• _Requirements_
The data below should be restated word for word, with every picture omitted.

• _Material provided_
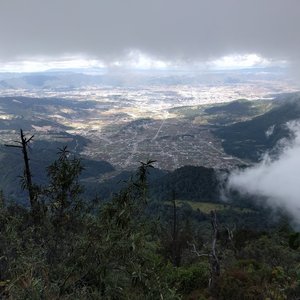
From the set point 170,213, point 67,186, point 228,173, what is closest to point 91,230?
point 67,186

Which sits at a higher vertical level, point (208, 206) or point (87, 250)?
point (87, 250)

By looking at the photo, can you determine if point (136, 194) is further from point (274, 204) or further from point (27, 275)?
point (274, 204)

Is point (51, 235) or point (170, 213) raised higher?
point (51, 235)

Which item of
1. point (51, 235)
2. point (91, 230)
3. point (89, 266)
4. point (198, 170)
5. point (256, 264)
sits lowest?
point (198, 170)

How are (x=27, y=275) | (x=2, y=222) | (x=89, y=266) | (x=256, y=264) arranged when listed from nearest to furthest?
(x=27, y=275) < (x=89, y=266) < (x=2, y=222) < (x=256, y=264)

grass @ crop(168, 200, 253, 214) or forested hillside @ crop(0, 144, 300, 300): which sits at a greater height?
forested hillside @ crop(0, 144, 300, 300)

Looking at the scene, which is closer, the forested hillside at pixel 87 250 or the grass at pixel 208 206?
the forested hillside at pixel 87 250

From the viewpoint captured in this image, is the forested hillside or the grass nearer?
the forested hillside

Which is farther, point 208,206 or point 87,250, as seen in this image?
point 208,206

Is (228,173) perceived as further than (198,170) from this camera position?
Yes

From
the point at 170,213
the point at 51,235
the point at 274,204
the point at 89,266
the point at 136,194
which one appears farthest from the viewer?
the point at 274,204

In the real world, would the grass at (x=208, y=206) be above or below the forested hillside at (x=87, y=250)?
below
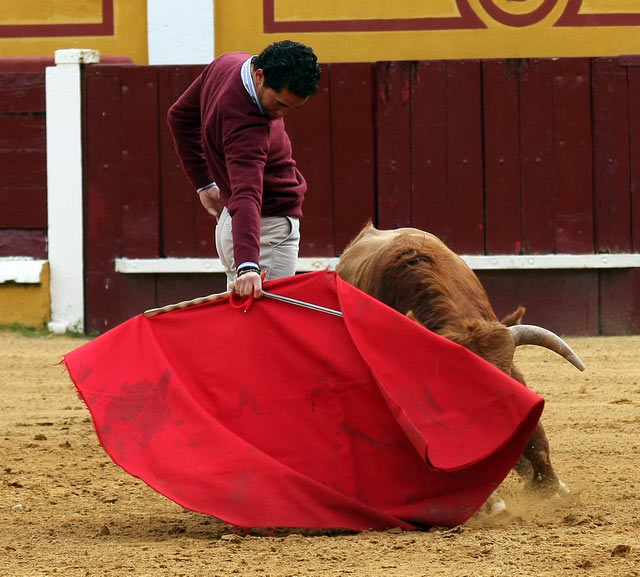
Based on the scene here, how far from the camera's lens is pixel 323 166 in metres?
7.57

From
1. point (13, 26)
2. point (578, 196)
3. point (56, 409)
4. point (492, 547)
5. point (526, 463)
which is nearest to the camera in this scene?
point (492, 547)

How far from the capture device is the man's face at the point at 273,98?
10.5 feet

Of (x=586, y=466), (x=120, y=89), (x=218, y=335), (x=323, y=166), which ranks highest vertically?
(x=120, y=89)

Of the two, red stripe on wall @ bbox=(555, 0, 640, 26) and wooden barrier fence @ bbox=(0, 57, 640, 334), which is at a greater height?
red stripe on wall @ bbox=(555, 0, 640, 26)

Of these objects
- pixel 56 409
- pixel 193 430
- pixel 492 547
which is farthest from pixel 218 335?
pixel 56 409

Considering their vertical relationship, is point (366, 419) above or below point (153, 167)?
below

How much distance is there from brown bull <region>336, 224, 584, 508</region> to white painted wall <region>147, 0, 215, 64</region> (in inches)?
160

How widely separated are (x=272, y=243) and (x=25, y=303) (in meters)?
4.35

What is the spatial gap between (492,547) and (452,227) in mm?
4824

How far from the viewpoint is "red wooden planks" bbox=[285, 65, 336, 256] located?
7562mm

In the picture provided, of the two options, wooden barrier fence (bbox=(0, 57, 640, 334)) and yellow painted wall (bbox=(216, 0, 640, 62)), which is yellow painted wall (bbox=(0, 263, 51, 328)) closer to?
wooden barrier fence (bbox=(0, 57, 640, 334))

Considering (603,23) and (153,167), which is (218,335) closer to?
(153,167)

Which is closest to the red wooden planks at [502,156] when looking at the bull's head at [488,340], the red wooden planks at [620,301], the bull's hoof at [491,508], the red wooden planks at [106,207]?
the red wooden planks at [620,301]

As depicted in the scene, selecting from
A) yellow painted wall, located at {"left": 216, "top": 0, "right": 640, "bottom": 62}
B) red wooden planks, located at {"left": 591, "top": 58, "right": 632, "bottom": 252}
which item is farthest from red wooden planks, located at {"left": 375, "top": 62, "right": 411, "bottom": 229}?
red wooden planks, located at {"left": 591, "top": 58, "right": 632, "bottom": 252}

• _Solution_
From the set point 170,213, point 67,186, point 228,173, what is closest to point 91,230?
point 67,186

Which sits at a higher vertical level, point (208, 206) or point (87, 250)?
point (87, 250)

By looking at the photo, can you determine if point (136, 194) is further from point (274, 204) or further from point (27, 275)?
point (274, 204)

Is point (51, 235) or point (170, 213) raised higher?
point (51, 235)

Which item of
1. point (51, 235)
2. point (91, 230)
3. point (89, 266)
4. point (198, 170)
5. point (256, 264)
sits lowest?
point (198, 170)

How are (x=27, y=275) | (x=2, y=222) | (x=89, y=266) | (x=256, y=264) arranged when listed from nearest to furthest?
(x=27, y=275) < (x=89, y=266) < (x=2, y=222) < (x=256, y=264)

grass @ crop(168, 200, 253, 214) or forested hillside @ crop(0, 144, 300, 300): which sits at a greater height?
forested hillside @ crop(0, 144, 300, 300)

Looking at the scene, which is closer, the forested hillside at pixel 87 250 or the grass at pixel 208 206?
the forested hillside at pixel 87 250

From the viewpoint captured in this image, is the forested hillside or the grass nearer?
the forested hillside

Which is farther, point 208,206 or point 87,250, as seen in this image?
point 208,206

Is (228,173) perceived as further than (198,170) from this camera position?
Yes

From
the point at 170,213
the point at 51,235
the point at 274,204
the point at 89,266
the point at 136,194
which one appears farthest from the viewer?
the point at 274,204

In the real world, would the grass at (x=208, y=206) be above or below the forested hillside at (x=87, y=250)?
below
Based on the scene here, how far from the camera's lens is pixel 323 166 in metres?
7.57

From
1. point (13, 26)
2. point (578, 196)
3. point (56, 409)
4. point (492, 547)
5. point (526, 463)
which is nearest to the camera in this scene?
point (492, 547)

How far from the capture device is the man's face at the point at 273,98?
10.5 feet

Of (x=586, y=466), (x=120, y=89), (x=218, y=335), (x=323, y=166), which ranks highest vertically?
(x=120, y=89)

Of the two, red stripe on wall @ bbox=(555, 0, 640, 26) and wooden barrier fence @ bbox=(0, 57, 640, 334), which is at a greater height?
red stripe on wall @ bbox=(555, 0, 640, 26)

Of these objects
- pixel 56 409
- pixel 193 430
- pixel 492 547
which is farthest from pixel 218 335?
pixel 56 409

Considering their vertical relationship, is point (366, 419) above or below point (153, 167)?
below

How much distance is there from brown bull <region>336, 224, 584, 508</region> to white painted wall <region>147, 0, 215, 64</region> (in inches)?
160

How widely separated are (x=272, y=243) and (x=25, y=303) (in meters)?
4.35

What is the spatial gap between (492,547) and (452,227) in mm?
4824

How far from the viewpoint is "red wooden planks" bbox=[285, 65, 336, 256] located?
7562mm

In the picture provided, of the two options, wooden barrier fence (bbox=(0, 57, 640, 334)) and yellow painted wall (bbox=(216, 0, 640, 62)), which is yellow painted wall (bbox=(0, 263, 51, 328)) closer to?
wooden barrier fence (bbox=(0, 57, 640, 334))

Considering (603,23) and (153,167), which is (218,335) closer to?
(153,167)

Which is closest to the red wooden planks at [502,156] when looking at the bull's head at [488,340], the red wooden planks at [620,301], the bull's hoof at [491,508], the red wooden planks at [106,207]?
the red wooden planks at [620,301]

As depicted in the scene, selecting from
A) yellow painted wall, located at {"left": 216, "top": 0, "right": 640, "bottom": 62}
B) red wooden planks, located at {"left": 591, "top": 58, "right": 632, "bottom": 252}
which item is farthest from red wooden planks, located at {"left": 375, "top": 62, "right": 411, "bottom": 229}?
red wooden planks, located at {"left": 591, "top": 58, "right": 632, "bottom": 252}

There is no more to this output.